Duped that issue, key was to build and run for AVX512, which uses those native masks, I'll look into it.

@johnhaddon
I'm working on a more comprehensive solution, but in the meantime we can just disallow any params from being forced to be boolean in llvm.
Can you try this (to get you unblocked):

    void establish_symbols_forced_llvm_bool()
    {
        for (Symbol* logical_bool_sym : m_symbols_logically_bool) {
            if (m_symbols_disqualified_from_bool.find(logical_bool_sym)
                == m_symbols_disqualified_from_bool.end()) {
                // Do not allow params to be forced to boolean, as they are stored in GroupData structure and supporting
                // native llvm booleans there is a bit more work todo.
                if ((logical_bool_sym->symtype() == SymTypeOutputParam) ||  (logical_bool_sym->symtype() == SymTypeParam))
                    continue;
                logical_bool_sym->forced_llvm_bool(true);
            }
        }
    }

I'm working on a more comprehensive solution

Thanks Alex, that's great to know!

Can you try this (to get you unblocked):

We've worked around the issue by modifying shaders for now (and crossing our fingers that nobody enters equivalent code in the various places Gaffer accepts OSL source code directly).
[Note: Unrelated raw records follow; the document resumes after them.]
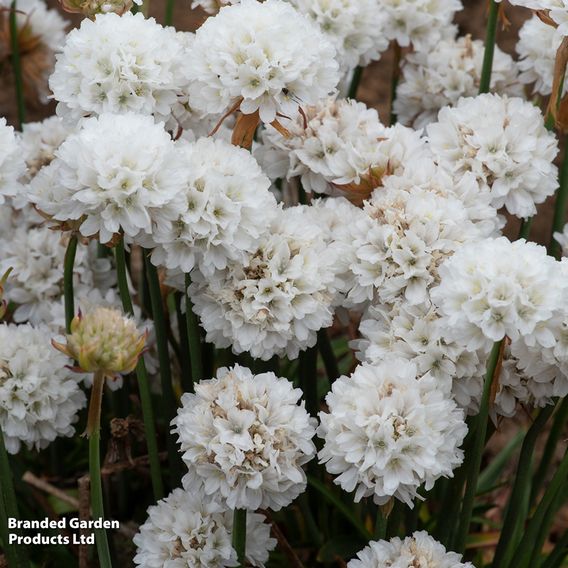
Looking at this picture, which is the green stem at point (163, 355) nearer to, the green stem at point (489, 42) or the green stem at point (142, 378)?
the green stem at point (142, 378)

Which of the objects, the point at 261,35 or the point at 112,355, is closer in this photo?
the point at 112,355

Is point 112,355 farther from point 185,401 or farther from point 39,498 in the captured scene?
point 39,498

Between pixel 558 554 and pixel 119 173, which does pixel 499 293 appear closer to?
pixel 119 173

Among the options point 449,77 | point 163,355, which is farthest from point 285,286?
point 449,77

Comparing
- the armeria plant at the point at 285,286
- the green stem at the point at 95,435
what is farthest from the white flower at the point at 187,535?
the green stem at the point at 95,435

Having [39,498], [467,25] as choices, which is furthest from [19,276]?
[467,25]

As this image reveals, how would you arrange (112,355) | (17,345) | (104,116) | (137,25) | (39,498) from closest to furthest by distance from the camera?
(112,355)
(104,116)
(137,25)
(17,345)
(39,498)

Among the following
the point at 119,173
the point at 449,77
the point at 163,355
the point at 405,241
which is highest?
the point at 449,77
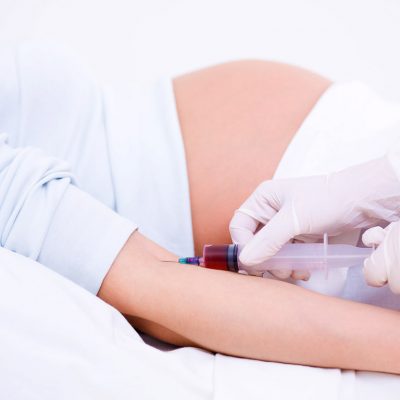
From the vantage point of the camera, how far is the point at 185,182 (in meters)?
1.20

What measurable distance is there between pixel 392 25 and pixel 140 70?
87cm

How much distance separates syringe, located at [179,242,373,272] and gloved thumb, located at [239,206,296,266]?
0.02 m

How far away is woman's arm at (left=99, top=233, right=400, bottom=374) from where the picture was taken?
873 millimetres

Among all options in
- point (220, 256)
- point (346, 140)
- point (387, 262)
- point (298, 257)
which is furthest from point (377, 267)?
point (346, 140)

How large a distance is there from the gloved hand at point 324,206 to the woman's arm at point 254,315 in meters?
0.07

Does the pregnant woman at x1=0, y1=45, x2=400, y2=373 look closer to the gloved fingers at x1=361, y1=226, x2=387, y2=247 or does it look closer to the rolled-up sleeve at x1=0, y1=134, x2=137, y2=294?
the rolled-up sleeve at x1=0, y1=134, x2=137, y2=294

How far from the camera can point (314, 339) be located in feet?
2.88

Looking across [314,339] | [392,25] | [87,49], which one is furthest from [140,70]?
[314,339]

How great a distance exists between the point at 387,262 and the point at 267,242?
20 cm

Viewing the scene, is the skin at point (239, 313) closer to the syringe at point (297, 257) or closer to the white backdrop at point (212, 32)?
the syringe at point (297, 257)

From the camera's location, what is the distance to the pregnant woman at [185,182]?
897 millimetres

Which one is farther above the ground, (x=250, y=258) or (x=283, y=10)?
(x=283, y=10)

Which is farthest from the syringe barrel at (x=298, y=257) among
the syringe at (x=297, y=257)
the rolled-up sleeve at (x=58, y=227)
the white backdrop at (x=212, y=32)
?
the white backdrop at (x=212, y=32)

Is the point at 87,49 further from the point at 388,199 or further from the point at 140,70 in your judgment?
the point at 388,199
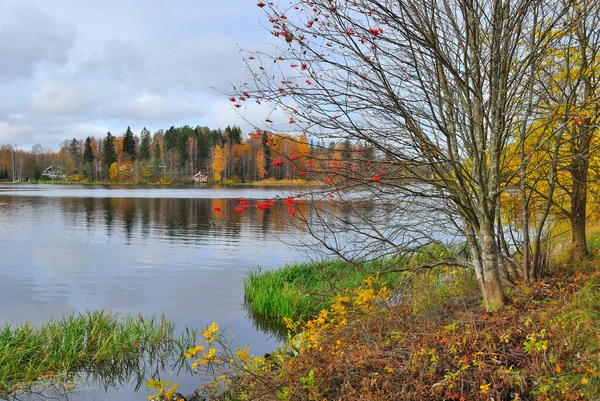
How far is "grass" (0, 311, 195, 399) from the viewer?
749 cm

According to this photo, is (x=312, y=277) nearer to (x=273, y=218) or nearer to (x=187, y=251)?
(x=187, y=251)

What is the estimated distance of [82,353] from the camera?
8.24 m

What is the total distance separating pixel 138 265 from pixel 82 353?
9697 millimetres

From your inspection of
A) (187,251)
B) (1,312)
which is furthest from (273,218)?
(1,312)

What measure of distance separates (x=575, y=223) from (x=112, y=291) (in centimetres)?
1196

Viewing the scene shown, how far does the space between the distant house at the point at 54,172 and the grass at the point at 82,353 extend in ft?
426

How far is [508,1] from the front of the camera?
5039 millimetres

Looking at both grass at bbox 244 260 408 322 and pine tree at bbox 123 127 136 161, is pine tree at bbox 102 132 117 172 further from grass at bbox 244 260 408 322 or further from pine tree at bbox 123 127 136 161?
grass at bbox 244 260 408 322

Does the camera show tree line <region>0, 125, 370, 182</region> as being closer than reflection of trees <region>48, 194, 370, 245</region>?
No

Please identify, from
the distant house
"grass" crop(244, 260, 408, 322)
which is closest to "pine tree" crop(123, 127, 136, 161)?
the distant house

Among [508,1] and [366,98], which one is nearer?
[508,1]

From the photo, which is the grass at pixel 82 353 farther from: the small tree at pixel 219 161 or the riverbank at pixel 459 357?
the small tree at pixel 219 161

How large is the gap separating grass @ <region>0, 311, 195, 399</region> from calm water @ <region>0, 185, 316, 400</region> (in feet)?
2.00

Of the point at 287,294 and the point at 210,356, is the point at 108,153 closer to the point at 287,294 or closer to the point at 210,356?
Answer: the point at 287,294
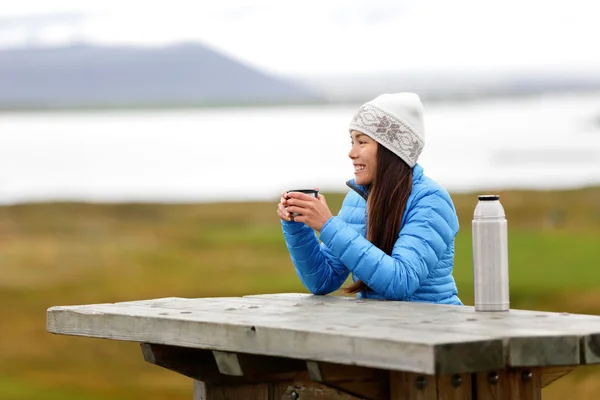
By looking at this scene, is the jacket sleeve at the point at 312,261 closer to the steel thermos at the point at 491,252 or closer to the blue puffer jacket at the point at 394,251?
the blue puffer jacket at the point at 394,251

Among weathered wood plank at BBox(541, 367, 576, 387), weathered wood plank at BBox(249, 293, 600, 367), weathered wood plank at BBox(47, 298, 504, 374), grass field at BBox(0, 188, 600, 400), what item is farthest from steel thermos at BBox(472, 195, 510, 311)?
grass field at BBox(0, 188, 600, 400)

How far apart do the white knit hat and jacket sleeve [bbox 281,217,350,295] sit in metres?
0.36

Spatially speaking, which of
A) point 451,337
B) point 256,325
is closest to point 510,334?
point 451,337

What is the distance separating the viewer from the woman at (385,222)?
3.34m

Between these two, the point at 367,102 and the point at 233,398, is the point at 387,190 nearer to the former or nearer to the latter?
the point at 367,102

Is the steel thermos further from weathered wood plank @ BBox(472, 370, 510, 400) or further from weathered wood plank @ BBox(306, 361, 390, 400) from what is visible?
weathered wood plank @ BBox(306, 361, 390, 400)

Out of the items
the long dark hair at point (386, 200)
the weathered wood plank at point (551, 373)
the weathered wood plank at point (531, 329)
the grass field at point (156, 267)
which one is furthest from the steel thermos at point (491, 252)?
the grass field at point (156, 267)

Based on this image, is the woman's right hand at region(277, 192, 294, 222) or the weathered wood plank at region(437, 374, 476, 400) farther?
the woman's right hand at region(277, 192, 294, 222)

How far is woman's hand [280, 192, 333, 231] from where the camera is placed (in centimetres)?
337

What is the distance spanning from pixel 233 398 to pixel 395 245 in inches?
28.2

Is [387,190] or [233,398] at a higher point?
[387,190]

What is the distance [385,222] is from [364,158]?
215 millimetres

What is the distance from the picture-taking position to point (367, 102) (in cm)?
359

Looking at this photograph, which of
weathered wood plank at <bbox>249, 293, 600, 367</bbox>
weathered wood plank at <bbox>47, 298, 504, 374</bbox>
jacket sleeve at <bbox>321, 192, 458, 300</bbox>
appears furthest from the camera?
jacket sleeve at <bbox>321, 192, 458, 300</bbox>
So our plan for now at least is to sit tight and wait for the comprehensive solution. Thanks for suggesting the short-term workaround though.

#1717

updated to a comprehensive solution rearchitected BatchedAnalysis::establish_symbols_forced_llvm_bool and fixing some other issues as well (read its comments for full description).

Please try it and let us know if it fixes the issue(s).